Non una protesta, non uno sciopero, ma un’azione di sensibilizzazione che parte proprio dai professionisti con una richiesta di attenzione sulle enormi difficoltà di un settore che corrisponde con i problemi quotidianamente vissuti dai cittadini, i pazienti, i loro famigliari. Il messaggio è semplice: l’emergenza urgenza salva le persone, deve poter operare nelle migliori condizioni possibili.

Di quanti operano nei Pronto soccorso solo il 58% sono dirigenti medici al momento in servizio; del restante 42% circa uno su quattro sono sostituiti da camici bianchi non dipendenti dal Servizio sanitario nazionale, con tipologie di rapporto “atipico” (liberi professionisti, medici di continuità assistenziale, non specialisti forniti da Agenzie di Servizi e cooperative). I restanti 3 su 4 dei professionisti mancanti restano di fatto non sostituiti, “provocando quindi quel significativo incremento del carico di lavoro sui medici in servizio anche rispetto alla necessità di copertura dei turni.
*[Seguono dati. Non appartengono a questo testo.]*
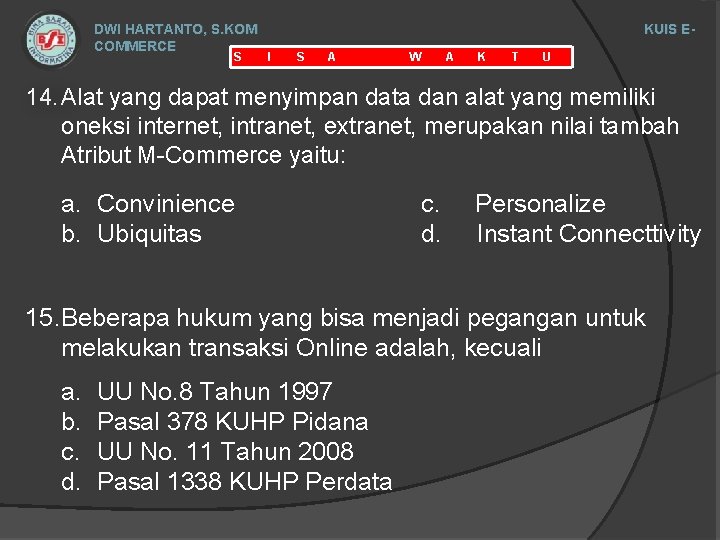 DWI HARTANTO, S.KOM
COMMERCE

KUIS E-

S I S A W A K T U

14. Alat yang dapat menyimpan data dan alat yang memiliki oneksi internet, intranet, extranet, merupakan nilai tambah Atribut M-Commerce yaitu:

a. Convinience
b. Ubiquitas
c. Personalize
d. Instant Connecttivity

15. Beberapa hukum yang bisa menjadi pegangan untuk melakukan transaksi Online adalah, kecuali

a. UU No.8 Tahun 1997
b. Pasal 378 KUHP Pidana
c. UU No. 11 Tahun 2008
d. Pasal 1338 KUHP Perdata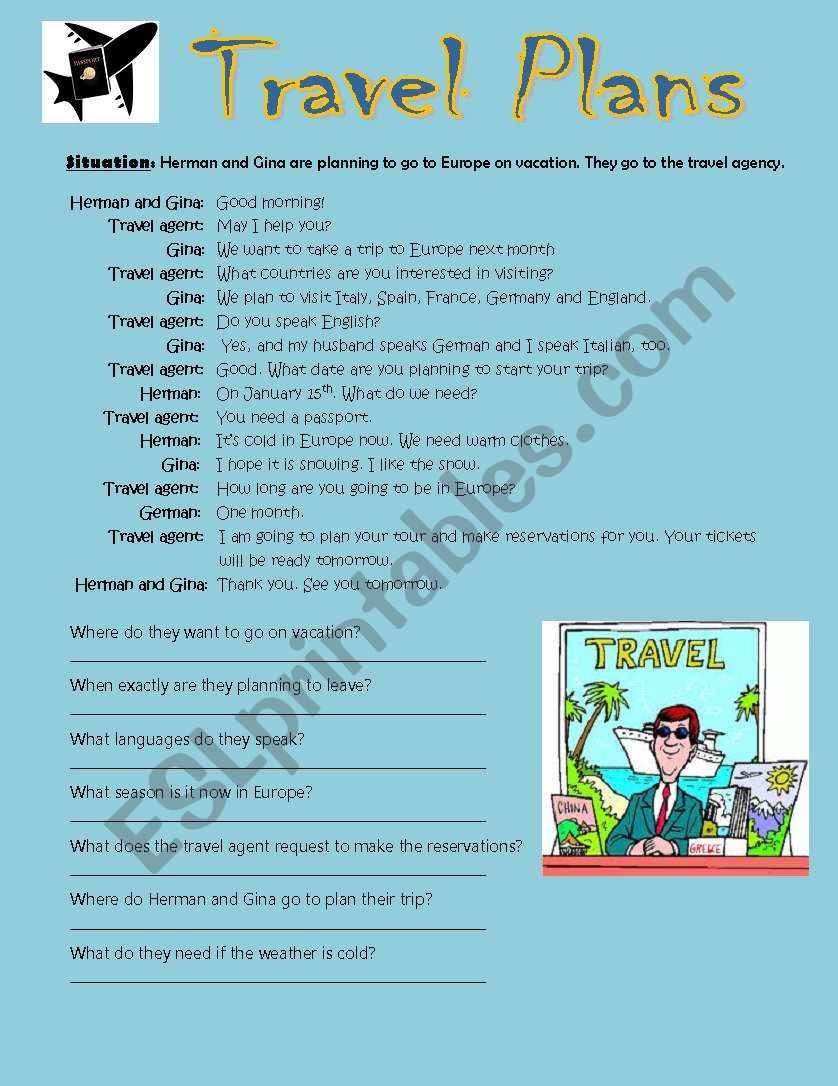 PASSPORT

Travel Plans

Situation: Herman and Gina are planning to go to Europe on vacation. They go to the travel agency.

Herman and Gina: Good morning!
Travel agent: May I help you?
Gina: We want to take a trip to Europe next month
Travel agent: What countries are you interested in visiting?
Gina: We plan to visit Italy, Spain, France, Germany and England.
Travel agent: Do you speak English?
Gina: Yes, and my husband speaks German and I speak Italian, too.
Travel agent: Good. What date are you planning to start your trip?
Herman: On January 15$^{th}$. What do we need?
Travel agent: You need a passport.
Herman: It's cold in Europe now. We need warm clothes.
Gina: I hope it is snowing. I like the snow.
Travel agent: How long are you going to be in Europe?
German: One month.
Travel agent: I am going to plan your tour and make reservations for you. Your tickets will be ready tomorrow.
Herman and Gina: Thank you. See you tomorrow.

Where do they want to go on vacation?

When exactly are they planning to leave?

What languages do they speak?

What season is it now in Europe?

What does the travel agent request to make the reservations?

Where do Herman and Gina go to plan their trip?

What do they need if the weather is cold?

TRAVEL

CHINA

GREECE

ESLprintables.com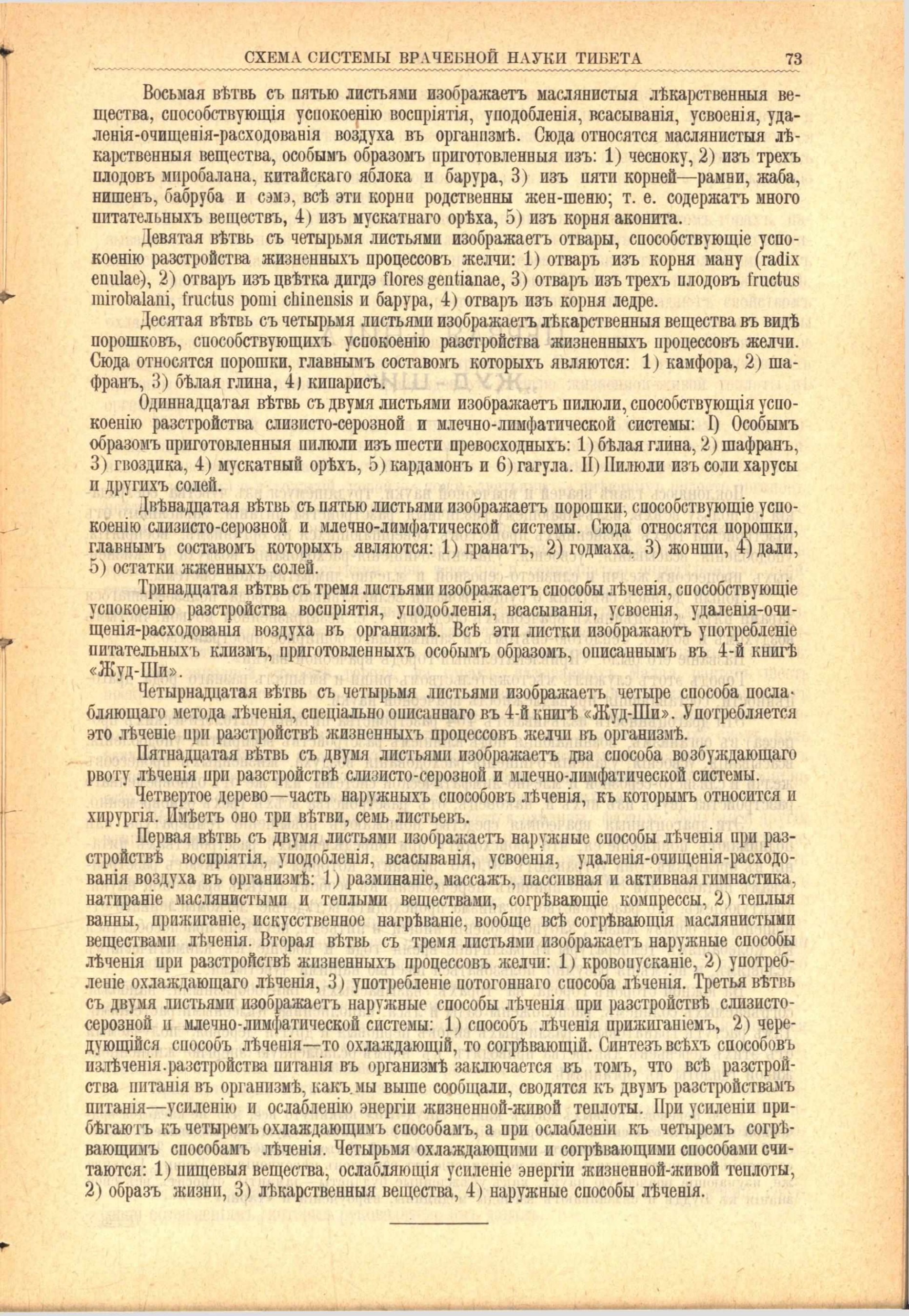 СХЕМА СИСТЕМЫ ВРАЧЕБНОЙ НАУКИ ТИБЕТА 73

Восьмая вѣтвь съ пятью листьями изображаетъ маслянистыя лѣкарственныя вещества, способствующія успокоенію воспріятія, уподобленія, всасыванія, усвоенія, удаленія-очищенія-расходованія воздуха въ организмѣ. Сюда относятся маслянистыя лѣкарственныя вещества, особымъ образомъ приготовленныя изъ: 1) чесноку, 2) изъ трехъ плодовъ миробалана, китайскаго яблока и барура, 3) изъ пяти корней—рамни, жаба, нишенъ, бабруба и сэмэ, всѣ эти корни родственны жен-шеню; т. е. содержатъ много питательныхъ веществъ, 4) изъ мускатнаго орѣха, 5) изъ корня аконита.

Девятая вѣтвь съ четырьмя листьями изображаетъ отвары, способствующіе успокоенію разстройства жизненныхъ процессовъ желчи: 1) отваръ изъ корня ману (radix enulae), 2) отваръ изъ цвѣтка дигдэ flores gentianae, 3) отваръ изъ трехъ плодовъ fructus mirobalani, fructus pomi chinensis и барура, 4) отваръ изъ корня ледре.

Десятая вѣтвь съ четырьмя листьями изображаетъ лѣкарственныя вещества въ видѣ порошковъ, способствующихъ успокоенію разстройства жизненныхъ процессовъ желчи. Сюда относятся порошки, главнымъ составомъ которыхъ являются: 1) камфора, 2) шафранъ, 3) бѣлая глина, 4) кипарисъ.

Одиннадцатая вѣтвь съ двумя листьями изображаетъ пилюли, способствующія успокоенію разстройства слизисто-серозной и млечно-лимфатической системы: I) Особымъ образомъ приготовленныя пилюли изъ шести превосходныхъ: 1) бѣлая глина, 2) шафранъ, 3) гвоздика, 4) мускатный орѣхъ, 5) кардамонъ и 6) гагула. II) Пилюли изъ соли харусы и другихъ солей.

Двѣнадцатая вѣтвь съ пятью листьями изображаетъ порошки, способствующіе успокоенію слизисто-серозной и млечно-лимфатической системы. Сюда относятся порошки, главнымъ составомъ которыхъ являются: 1) гранатъ, 2) годмаха, 3) жонши, 4) дали, 5) остатки жженныхъ солей.

Тринадцатая вѣтвь съ тремя листьями изображаетъ способы лѣченія, способствующіе успокоенію разстройства воспріятія, уподобленія, всасыванія, усвоенія, удаленія-очищенія-расходованія воздуха въ организмѣ. Всѣ эти листки изображаютъ употребленіе питательныхъ клизмъ, приготовленныхъ особымъ образомъ, описаннымъ въ 4-й книгѣ «Жуд-Ши».

Четырнадцатая вѣтвь съ четырьмя листьями изображаетъ четыре способа послабляющаго метода лѣченія, спеціально описаннаго въ 4-й книгѣ «Жуд-Ши». Употребляется это лѣченіе при разстройствѣ жизненныхъ процессовъ желчи въ организмѣ.

Пятнадцатая вѣтвь съ двумя листьями изображаетъ два способа возбуждающаго рвоту лѣченія при разстройствѣ слизисто-серозной и млечно-лимфатической системы.

Четвертое дерево—часть наружныхъ способовъ лѣченія, къ которымъ относится и хирургія. Имѣетъ оно три вѣтви, семь листьевъ.

Первая вѣтвь съ двумя листьями изображаетъ наружные способы лѣченія при разстройствѣ воспріятія, уподобленія, всасыванія, усвоенія, удаленія-очищенія-расходованія воздуха въ организмѣ: 1) разминаніе, массажъ, пассивная и активная гимнастика, натираніе маслянистыми и теплыми веществами, согрѣвающіе компрессы, 2) теплыя ванны, прижиганіе, искусственное нагрѣваніе, вообще всѣ согрѣвающія маслянистыми веществами лѣченія. Вторая вѣтвь съ тремя листьями изображаетъ наружные способы лѣченія при разстройствѣ жизненныхъ процессовъ желчи: 1) кровопусканіе, 2) употребленіе охлаждающаго лѣченія, 3) употребленіе потогоннаго способа лѣченія. Третья вѣтвь съ двумя листьями изображаетъ наружные способы лѣченія при разстройствѣ слизисто-серозной и млечно-лимфатической системы: 1) способъ лѣченія прижиганіемъ, 2) чередующійся способъ лѣченія—то охлаждающій, то согрѣвающій. Синтезъ всѣхъ способовъ излѣченія разстройства питанія въ организмѣ заключается въ томъ, что всѣ разстройства питанія въ организмѣ, какъ мы выше сообщали, сводятся къ двумъ разстройствамъ питанія—усиленію и ослабленію энергіи жизненной-живой теплоты. При усиленіи прибѣгаютъ къ четыремъ охлаждающимъ способамъ, а при ослабленіи къ четыремъ согрѣвающимъ способамъ лѣченія. Четырьмя охлаждающими и согрѣвающими способами считаются: 1) пищевыя вещества, ослабляющія усиленіе энергіи жизненной-живой теплоты, 2) образъ жизни, 3) лѣкарственныя вещества, 4) наружные способы лѣченія.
Semplificando, mancano di fatto 3 medici su 10, ingaggio cooperative comprese”.

“Rispetto ai 20 milioni di accessi annui in pronto soccorso – afferma Simeu – 16,4 milioni di pazienti (l’82%) vengono gestiti in pronto e dimessi a domicilio entro 48 ore nonostante le condizioni estreme; il 14% viene ricoverato in reparti ospedalieri, con un tempo di attesa del posto letto (boarding) che è molto variabile localmente, ma che a livello generale certamente non corrisponde alle 6 ore previste dagli standard internazionali, poiché più del 50% dei pazienti urgenti è costretto ad aspettare non meno di 9 ore. In molti contesti locali la media di attesa è molto superiore, giungendo a non meno di tre giorni. Il 4% dei pazienti permangono in Pronto Soccorso per periodi superiori alle 48 ore (spesso anche per più di 72 ore). Si tratta di pazienti che vengono gestiti in maniera “impropria” dal personale che non dovrebbe più averli in carico dopo aver terminato la valutazione e averne identificato il percorso di soluzione. Si tratta di condizioni cliniche e assistenziali che non trovano risposte né a livello territoriale né a livello ospedaliero, a volte neanche famigliare. “Ancora una volta il Pronto Soccorso sopperisce le carenze del sistema”.

Un dato sconcertante emerge dall’indagine di Simeu che riguarda i decessi di pazienti deboli che avvengono in Pronto Soccorso dopo almeno 24 ore di permanenza, un tempo di gran lunga superiore a quello previsto per un percorso clinico diagnostico in urgenza. “Importante prendere atto che si tratta di persone in condizioni gravissime, spesso in fase terminale che dopo aver terminato il proprio iter diagnostico-terapeutico in urgenza necessiterebbero di un’assistenza specifica e dignitosa in un letto di degenza che purtroppo, per carenza, non trovano. Sono almeno 18mila, secondo le proiezioni, le persone che purtroppo raggiungono il fine vita in Pronto Soccorso secondo queste modalità, in un ambiente certamente non idoneo”. Questo drammatico numero descrive una condizione di pesantissimo impatto sui pazienti e sui loro cari, al quale si associa il peso che grava, sotto il profilo umano, etico e professionale, sui professionisti – medici e infermieri – che vivono quotidianamente “situazioni psicologicamente inaccettabili dettate da carenze organizzative e strutturali”.